The lures that you suggest are all good ones.

I realize this; but had to add that there's some neglected Speckled Trout fishing just beyond the breakers. I found this by accident many moons ago.

In fact; there's good fishing from the surf at night. Dark colored Spooks(or probably many other surface lures) will get their attention. I've also caught some big flounder as the lure was retrieved through shallow water.

A 'Yellow Mouthed Speckled Trout' is a BIG! Speckled Trout which get yellow mouthed as they get larger. They are also known as Tiderunners which move between the Bay and Gulf. C2


----------



## Kenn (Dec 24, 2012)

*Night fishing the surf. Catch Kings/Spanish at Night?*

If I was fishing the surf at night would I have a chance to catch Kings or Spanish at night? Since they are sight eaters maybe not good for their vision?


----------



## Drone82 (Jun 22, 2009)

It didn't occur to me that the darker colors would be better at night. Kinda makes sense to me now that I think about it. I always assumed brighter colors at night so that they stand out...


----------



## Charlie2 (Oct 2, 2007)

*Night Fishing*

When a fish/lure moves through salt water, it creates a luminescent trail or flash.

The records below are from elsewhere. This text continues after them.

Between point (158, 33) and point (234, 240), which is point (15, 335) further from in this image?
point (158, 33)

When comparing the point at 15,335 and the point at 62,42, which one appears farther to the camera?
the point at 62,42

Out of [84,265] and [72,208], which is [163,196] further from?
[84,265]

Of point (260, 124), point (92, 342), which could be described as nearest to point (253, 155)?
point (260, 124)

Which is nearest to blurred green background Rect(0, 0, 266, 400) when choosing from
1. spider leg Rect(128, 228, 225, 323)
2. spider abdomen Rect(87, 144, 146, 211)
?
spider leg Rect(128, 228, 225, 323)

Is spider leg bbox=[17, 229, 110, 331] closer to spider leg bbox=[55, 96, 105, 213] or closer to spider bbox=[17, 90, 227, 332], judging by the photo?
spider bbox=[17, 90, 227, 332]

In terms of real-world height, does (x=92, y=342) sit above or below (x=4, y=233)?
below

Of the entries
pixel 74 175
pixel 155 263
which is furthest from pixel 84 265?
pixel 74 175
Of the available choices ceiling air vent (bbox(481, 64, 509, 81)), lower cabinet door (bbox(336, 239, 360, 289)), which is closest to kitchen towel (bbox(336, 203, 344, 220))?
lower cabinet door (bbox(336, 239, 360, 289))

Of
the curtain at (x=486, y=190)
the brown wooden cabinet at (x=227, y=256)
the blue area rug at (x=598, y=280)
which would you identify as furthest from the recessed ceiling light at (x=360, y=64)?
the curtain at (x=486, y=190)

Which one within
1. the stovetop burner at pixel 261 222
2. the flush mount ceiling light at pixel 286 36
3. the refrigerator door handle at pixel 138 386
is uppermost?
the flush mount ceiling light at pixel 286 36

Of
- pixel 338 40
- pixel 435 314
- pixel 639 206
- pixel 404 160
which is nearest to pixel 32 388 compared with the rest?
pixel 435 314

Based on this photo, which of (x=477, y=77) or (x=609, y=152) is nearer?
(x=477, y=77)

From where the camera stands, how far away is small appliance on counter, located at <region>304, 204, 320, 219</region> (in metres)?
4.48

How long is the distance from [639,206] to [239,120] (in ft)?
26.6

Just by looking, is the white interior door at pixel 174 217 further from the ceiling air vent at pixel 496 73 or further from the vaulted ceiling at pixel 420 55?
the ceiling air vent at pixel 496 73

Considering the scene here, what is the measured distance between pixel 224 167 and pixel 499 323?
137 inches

Fish see; and home in on this. C2


----------



## Charlie2 (Oct 2, 2007)

*Surf Lures*

Not just night but...

I read about and ordered some plugs that they use in the NE for BIG! Bluefish and Striped Bass. They were Bluefish Bomb and Roberts Ranger lures.

The BBs came in a red head and one silver. The Rangers came in a blue/white and a red/white color.

I had a ball fishing them. I had to get out my heavy surf rod to cast them but they work. They weigh over 2 ounces each!

I still have them, plus some home-made ones that I cobbled up. I don't use them any more as I'm into Pompano fishing with jigs. C2


----------



## seejay (May 10, 2009)

Roberts lures- from 1 3/4 oz up to 4 oz. Lots of colors available. From around $7.00
http://www.robertslures.com

Blue Bomber are made by a company by the name of Gag's Grabbers starting at around $12.00, just google and there are a lot of sellers; saw some on ebay for $8.50 with $4.00 shipping


----------



## Mare_Mortis (May 16, 2012)

You speak of trout beyond the breakers, how far from a bay are you...In Texas you can find giant specks in the surf right at sunrise but I have never found any in the surf in Florida...but now your going to have me out all night looking for them...


----------



## Charlie2 (Oct 2, 2007)

*Surf TRout*



Mare_Mortis said:


> You speak of trout beyond the breakers, how far from a bay are you...In Texas you can find giant specks in the surf right at sunrise but I have never found any in the surf in Florida...but now your going to have me out all night looking for them...


These big trout are also called Tiderunners for a reason. They move in and out of the Bay(s) through the Passes into the Gulf then meander up and down the beach looking for food. C2


----------